In 2022, CUNA sent a letter to Sen. Jon Ossoff, D-Ga., one of the sponsors of Senate legislation that would have granted the NCUA supervisory powers over vendors. The letter asked Ossoff to reconsider his sponsorship of the bill. CUNA said that the agency has exercised effective supervision of CUSOs and servicers and called the legislation a “solution in search of a problem.”
“Presently, the agency has virtually limitless authority to request information regarding CUSOs from the credit union owners of the CUSO; and, the agency has broad authority to adjust the due diligence expectations credit unions must satisfy when engaging third party vendors,” CUNA President/CEO Jim Nussle wrote.
As NAFCU had argued, Nussle went on to say that the new powers would require the hiring of specialized examiners, adding that if Congress were to give the NCUA supervisory powers, the agency should make a commitment to cut its budget elsewhere to pay for the additional staff.
Nussle said that as of 2022, the NCUA had not developed a clear vision of how it would exercise its new power if Congress provided it. “It is therefore impossible for us to assess the impact it would have on credit union operations, including whether it would lead third-party vendors to increase the costs credit unions pay for their services.”
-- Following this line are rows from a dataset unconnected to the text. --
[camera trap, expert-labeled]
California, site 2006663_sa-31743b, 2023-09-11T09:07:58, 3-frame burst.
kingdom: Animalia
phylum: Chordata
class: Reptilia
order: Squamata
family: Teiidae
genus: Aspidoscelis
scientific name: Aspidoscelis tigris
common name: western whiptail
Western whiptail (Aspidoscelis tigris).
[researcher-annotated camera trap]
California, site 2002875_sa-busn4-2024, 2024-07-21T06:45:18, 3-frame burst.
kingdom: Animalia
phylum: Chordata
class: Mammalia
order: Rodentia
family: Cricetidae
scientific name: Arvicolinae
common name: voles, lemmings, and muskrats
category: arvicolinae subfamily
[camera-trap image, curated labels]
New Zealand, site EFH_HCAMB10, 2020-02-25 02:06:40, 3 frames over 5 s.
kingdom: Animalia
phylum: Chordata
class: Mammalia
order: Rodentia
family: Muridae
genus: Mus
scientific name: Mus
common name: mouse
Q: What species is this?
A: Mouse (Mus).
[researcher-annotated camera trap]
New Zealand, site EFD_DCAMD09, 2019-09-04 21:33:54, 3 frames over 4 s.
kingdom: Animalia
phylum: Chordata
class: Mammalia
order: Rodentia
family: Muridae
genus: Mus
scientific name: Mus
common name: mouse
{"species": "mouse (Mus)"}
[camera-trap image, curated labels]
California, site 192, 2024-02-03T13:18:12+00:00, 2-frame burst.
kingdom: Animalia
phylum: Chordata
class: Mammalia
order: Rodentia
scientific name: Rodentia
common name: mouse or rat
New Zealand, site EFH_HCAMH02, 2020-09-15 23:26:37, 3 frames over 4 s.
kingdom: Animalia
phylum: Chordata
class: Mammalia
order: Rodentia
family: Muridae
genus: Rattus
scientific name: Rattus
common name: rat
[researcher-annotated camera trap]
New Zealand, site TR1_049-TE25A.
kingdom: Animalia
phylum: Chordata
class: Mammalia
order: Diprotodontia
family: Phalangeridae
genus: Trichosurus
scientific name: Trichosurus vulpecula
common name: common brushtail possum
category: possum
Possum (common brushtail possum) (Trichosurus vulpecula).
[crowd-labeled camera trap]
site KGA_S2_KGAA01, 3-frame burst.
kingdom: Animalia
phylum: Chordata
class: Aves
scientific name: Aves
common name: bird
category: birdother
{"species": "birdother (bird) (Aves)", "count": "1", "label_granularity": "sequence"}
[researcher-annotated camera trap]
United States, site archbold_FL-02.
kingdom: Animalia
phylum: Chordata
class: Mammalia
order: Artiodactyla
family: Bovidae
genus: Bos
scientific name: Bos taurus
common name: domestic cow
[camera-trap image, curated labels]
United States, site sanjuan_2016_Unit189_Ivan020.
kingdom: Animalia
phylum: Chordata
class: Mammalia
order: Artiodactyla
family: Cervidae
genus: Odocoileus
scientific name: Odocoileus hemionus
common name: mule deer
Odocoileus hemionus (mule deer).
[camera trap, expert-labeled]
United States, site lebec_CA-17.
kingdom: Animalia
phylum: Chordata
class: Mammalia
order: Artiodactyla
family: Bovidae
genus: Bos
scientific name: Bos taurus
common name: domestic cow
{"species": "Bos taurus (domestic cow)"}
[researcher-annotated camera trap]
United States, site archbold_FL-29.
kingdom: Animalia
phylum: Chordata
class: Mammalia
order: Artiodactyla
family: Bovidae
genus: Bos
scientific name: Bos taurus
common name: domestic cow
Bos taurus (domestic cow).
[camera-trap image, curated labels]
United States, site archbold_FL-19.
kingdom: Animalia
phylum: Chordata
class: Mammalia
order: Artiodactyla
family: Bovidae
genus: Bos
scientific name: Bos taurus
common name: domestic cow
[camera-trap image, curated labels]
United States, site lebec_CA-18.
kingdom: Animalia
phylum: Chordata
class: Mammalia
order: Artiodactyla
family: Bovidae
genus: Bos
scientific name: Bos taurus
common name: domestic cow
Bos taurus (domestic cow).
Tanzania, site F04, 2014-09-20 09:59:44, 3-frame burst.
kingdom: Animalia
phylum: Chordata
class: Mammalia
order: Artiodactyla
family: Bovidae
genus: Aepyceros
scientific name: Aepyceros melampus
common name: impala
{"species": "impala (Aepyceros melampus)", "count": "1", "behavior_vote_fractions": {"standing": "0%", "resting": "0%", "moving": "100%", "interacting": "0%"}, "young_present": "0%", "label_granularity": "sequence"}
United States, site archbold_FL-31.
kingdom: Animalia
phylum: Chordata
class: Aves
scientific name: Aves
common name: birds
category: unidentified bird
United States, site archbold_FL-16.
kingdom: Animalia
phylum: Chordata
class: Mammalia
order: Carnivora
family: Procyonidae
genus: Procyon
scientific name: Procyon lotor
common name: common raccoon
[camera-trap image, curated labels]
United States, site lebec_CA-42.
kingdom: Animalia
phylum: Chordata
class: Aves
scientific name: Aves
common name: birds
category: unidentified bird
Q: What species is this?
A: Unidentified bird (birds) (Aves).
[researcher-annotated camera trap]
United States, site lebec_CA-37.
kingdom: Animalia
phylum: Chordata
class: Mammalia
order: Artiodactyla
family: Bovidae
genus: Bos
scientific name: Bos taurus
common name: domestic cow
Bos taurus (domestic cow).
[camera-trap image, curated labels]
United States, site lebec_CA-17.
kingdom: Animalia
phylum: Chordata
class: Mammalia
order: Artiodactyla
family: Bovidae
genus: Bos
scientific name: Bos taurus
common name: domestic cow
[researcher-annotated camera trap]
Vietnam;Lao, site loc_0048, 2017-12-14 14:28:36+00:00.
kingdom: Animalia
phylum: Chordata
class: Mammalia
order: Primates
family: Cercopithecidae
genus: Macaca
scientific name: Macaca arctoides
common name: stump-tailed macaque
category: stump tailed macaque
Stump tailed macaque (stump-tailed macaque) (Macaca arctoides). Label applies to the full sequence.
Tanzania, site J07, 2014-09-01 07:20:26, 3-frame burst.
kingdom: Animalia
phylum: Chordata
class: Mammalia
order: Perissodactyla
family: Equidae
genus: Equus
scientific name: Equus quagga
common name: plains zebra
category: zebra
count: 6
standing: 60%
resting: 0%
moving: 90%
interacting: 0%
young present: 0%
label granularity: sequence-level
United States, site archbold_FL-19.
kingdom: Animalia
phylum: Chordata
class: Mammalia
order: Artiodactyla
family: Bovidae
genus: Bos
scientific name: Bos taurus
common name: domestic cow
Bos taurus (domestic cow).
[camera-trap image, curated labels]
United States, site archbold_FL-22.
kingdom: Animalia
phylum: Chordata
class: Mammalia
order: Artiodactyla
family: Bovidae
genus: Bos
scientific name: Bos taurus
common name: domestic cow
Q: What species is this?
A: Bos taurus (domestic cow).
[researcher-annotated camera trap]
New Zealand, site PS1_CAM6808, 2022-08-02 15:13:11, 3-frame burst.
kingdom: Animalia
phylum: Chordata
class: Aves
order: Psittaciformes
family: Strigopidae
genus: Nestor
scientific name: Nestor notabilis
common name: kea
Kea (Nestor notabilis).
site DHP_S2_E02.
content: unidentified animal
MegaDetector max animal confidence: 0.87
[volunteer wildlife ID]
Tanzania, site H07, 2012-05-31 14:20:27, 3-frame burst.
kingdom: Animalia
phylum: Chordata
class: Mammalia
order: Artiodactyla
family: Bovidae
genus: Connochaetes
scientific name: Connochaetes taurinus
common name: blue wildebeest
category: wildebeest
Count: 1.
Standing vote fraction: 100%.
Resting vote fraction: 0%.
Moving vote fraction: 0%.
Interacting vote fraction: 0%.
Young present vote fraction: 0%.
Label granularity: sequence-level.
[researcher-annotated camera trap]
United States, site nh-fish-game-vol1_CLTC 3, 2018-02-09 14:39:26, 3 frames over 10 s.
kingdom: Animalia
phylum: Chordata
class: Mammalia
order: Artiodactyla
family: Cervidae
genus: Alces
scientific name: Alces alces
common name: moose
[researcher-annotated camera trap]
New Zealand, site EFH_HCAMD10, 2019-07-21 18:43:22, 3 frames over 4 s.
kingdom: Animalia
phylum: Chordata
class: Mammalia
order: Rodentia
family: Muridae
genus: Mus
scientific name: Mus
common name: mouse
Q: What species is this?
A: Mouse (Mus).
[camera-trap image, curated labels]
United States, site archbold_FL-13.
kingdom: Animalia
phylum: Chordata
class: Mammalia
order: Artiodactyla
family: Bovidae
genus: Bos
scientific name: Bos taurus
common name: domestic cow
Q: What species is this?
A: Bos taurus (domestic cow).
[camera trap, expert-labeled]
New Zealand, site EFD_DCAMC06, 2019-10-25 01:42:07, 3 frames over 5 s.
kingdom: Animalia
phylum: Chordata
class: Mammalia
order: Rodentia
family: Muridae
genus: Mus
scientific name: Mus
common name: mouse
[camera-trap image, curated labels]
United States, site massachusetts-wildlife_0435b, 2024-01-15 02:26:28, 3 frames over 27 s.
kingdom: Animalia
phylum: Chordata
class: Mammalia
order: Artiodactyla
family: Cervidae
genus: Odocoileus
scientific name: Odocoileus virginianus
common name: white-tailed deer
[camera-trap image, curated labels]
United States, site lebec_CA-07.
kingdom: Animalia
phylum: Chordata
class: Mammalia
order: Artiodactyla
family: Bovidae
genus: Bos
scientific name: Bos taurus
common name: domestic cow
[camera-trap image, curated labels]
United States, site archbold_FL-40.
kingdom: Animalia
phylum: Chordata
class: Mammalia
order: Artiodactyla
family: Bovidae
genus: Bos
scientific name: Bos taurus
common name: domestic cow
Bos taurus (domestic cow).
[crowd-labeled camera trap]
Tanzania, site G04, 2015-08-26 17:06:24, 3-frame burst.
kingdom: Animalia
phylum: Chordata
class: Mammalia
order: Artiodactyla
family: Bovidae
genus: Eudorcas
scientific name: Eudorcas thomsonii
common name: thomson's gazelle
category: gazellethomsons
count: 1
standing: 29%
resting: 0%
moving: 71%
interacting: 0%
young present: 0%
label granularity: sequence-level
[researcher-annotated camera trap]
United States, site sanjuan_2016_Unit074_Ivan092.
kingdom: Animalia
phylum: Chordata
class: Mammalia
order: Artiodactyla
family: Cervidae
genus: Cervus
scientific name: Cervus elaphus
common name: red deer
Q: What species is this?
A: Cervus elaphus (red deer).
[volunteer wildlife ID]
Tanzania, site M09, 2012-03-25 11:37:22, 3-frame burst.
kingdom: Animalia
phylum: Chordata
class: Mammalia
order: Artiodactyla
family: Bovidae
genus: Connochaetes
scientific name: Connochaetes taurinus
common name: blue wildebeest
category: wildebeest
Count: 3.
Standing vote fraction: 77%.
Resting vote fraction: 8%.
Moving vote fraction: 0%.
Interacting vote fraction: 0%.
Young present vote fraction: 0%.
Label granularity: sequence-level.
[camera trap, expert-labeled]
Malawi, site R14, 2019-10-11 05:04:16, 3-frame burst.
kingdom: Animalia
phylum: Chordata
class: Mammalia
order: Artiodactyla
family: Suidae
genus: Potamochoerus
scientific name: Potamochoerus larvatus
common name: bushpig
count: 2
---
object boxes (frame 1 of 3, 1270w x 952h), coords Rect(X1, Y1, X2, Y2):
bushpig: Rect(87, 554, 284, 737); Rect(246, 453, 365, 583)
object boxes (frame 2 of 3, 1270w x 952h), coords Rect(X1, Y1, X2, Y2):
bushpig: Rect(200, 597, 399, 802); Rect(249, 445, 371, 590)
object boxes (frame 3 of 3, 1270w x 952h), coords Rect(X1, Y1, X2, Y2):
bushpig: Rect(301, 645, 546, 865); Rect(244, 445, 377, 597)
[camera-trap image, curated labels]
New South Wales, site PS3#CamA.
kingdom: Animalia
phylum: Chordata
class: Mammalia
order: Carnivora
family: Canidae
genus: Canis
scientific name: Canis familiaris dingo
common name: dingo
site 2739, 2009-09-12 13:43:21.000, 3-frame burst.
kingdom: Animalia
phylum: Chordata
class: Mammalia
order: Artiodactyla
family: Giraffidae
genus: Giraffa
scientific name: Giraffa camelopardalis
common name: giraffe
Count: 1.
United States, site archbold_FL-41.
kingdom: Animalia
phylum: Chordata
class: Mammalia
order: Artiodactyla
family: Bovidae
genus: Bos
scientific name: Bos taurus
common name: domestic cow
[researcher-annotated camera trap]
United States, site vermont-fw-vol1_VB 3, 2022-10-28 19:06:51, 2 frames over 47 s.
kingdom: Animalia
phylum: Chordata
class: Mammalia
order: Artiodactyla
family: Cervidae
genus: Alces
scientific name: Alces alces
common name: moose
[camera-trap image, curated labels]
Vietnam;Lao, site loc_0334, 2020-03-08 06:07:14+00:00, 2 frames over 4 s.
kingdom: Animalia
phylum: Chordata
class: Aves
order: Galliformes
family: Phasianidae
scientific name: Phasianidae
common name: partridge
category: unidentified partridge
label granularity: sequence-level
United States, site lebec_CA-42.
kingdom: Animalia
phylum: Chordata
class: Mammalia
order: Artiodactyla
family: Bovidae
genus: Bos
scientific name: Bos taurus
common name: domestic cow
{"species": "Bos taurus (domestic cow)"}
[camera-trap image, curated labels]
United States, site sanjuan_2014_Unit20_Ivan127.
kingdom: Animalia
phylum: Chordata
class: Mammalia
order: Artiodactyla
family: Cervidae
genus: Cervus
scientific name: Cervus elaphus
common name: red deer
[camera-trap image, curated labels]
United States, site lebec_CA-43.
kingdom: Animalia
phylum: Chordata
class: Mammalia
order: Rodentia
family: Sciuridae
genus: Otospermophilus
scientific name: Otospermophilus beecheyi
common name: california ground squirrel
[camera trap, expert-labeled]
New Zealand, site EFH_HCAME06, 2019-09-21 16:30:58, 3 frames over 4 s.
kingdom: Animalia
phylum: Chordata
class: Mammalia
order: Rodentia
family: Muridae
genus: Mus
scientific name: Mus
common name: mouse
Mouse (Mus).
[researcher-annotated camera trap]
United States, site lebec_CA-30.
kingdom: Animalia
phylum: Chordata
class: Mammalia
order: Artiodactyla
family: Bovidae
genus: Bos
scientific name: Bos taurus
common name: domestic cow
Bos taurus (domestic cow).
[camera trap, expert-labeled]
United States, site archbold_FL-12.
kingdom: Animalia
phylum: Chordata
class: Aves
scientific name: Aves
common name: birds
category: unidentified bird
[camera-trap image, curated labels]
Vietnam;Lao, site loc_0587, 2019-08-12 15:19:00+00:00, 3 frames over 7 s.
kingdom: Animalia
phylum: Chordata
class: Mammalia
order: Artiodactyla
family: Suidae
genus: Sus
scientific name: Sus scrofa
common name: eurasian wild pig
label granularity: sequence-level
He added, “Sharing details of their intentions with Congress and the industry is necessary to us understanding what to expect if NCUA is granted this authority, and it could help allay some of our concerns.”
Nussle indicated that despite CUNA’s reservations about granting the NCUA examination powers, the trade group could support changes to the Bank Service Company Act to ensure that the nation’s information security apparatus is as strong as it needs to be to fight cyberattacks and data breaches.
What to expect in 2024
If Congress gives the agency third-party vendor examination powers, how would the agency use them?
Here’s how Harper explained the agency’s plans during his Brookings presentation: “When the NCUA is given this authority by Congress to complete its job, it will implement a risk-based examination program for third-party vendors focusing on services that relate to safety and soundness, cybersecurity, Bank Secrecy Act and Anti-Money Laundering Act compliance, consumer financial protection, and areas posing significant financial risk for the Share Insurance Fund. In short, the time has come to close this growing regulatory blind spot.”
But so far, there is no indication that Congress is willing to agree to Harper’s request.